Tarefa a realizar 1:
Enumere todos os nomes próprios de pessoas ou personagens que aparecem no texto sobre Tintin abaixo.
Tarefa a realizar 2:
De acordo com o texto sobre Tintin, onde não se deve procurar o realismo?

Texto da página:
★ ★ ★ ★ ★ ★ ★
Outro dos frutos desta atitude é corrigir ou trazer uma nova luz sobre conceitos, à partida, indiscutíveis e, por essa mesma razão, empedernidos, inúteis. Para Sterckx, o realismo, tantas vezes sublinhado como uma das grandes qualidades de Tintin, é muitas vezes entendido como “o oposto do imaginário”, levando a que “esse binómio projecte ou introjecte sempre as mesmas estruturas infantilizantes” – o que o autor sublinha é que Tintin pretende ficar sempre num território em que evite tornar-se adulto, nunca “encontrando o pai” (mesmo que Haddock possa parecer um estranho substituto). O realismo, portanto, “não se deve procurar na precisão documental de Hergé, mas na sua capacidade de não deixar nada de fora para que possa surgir um real”. “Criar pela imaginação é transfigurar o objecto, mergulhando-o em durações activas: aquelas do criador e aquelas do seu leitor-espectador”. E é esse real, partilhado e partilhável, o de Tintin e o dos leitores, que deve ser acentuado, explorado, criticado, pelos discursos secundários [se bem que este adjectivo não deva ser entendido como moral, uma vez que são muitas vezes os discursos críticos aqueles que permitem fazer emergir o sentido profundo, uma esperança de vida, naquelas obras que parecem passar em silêncio].
★ ★ ★ ★ ★ ★ ★
Material fornecido:

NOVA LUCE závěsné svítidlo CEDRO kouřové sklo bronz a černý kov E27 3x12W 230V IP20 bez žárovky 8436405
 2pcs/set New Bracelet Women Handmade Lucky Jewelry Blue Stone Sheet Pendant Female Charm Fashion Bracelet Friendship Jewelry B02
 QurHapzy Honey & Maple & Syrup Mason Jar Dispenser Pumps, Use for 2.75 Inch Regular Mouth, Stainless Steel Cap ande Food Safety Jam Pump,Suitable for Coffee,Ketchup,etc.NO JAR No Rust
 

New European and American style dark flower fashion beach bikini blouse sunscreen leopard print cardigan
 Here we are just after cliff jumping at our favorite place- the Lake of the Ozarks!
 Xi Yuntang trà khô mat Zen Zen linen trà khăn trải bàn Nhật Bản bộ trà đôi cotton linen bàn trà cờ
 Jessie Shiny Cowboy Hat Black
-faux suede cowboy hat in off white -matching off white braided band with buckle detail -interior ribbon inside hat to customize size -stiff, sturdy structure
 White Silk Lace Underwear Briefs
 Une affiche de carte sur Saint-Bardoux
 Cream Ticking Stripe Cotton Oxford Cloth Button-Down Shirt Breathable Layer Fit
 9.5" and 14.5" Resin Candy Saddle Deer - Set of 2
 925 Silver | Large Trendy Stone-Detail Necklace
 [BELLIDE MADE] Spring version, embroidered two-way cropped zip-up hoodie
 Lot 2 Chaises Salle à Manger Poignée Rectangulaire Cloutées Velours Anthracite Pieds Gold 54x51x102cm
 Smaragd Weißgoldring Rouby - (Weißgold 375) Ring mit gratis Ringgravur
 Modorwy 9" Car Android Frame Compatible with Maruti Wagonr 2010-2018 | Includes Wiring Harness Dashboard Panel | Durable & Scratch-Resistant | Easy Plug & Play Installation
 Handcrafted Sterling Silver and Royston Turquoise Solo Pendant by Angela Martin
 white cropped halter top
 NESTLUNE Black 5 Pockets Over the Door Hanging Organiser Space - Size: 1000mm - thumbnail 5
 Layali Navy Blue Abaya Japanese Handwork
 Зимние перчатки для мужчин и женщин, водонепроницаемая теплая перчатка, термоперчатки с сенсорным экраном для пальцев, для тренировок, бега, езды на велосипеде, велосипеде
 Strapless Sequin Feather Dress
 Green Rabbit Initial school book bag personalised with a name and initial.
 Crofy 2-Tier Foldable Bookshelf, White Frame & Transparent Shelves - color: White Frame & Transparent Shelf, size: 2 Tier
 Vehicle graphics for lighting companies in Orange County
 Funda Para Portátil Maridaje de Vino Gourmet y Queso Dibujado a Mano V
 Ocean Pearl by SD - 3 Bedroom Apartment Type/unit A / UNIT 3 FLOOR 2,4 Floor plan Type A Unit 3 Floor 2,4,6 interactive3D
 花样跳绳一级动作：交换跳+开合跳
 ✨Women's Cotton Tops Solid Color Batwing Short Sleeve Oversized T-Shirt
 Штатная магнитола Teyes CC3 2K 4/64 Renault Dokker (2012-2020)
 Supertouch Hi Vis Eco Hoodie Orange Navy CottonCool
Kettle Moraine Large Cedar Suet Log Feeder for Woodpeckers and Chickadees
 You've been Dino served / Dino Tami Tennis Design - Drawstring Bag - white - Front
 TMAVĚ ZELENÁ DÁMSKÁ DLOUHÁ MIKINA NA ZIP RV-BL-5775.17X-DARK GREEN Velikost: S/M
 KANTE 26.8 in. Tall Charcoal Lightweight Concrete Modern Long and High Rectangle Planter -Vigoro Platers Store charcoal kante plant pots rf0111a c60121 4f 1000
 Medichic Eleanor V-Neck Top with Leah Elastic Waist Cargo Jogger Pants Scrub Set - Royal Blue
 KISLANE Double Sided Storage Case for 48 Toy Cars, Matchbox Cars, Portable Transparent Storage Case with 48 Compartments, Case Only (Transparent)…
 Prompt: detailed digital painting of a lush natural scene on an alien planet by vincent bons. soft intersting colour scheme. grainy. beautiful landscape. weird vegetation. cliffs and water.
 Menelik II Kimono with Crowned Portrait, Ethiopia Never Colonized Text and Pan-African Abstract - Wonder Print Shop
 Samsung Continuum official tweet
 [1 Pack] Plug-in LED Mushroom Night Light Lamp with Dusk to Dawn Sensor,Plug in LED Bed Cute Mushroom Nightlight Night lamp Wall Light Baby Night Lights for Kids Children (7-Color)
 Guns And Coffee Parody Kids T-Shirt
★ ★ ★ ★ ★ ★ ★
Resultado do exercício 1:
Sterckx, Tintin, Haddock, Hergé

Resultado do exercício 2:
O realismo não se deve procurar na precisão documental de Hergé.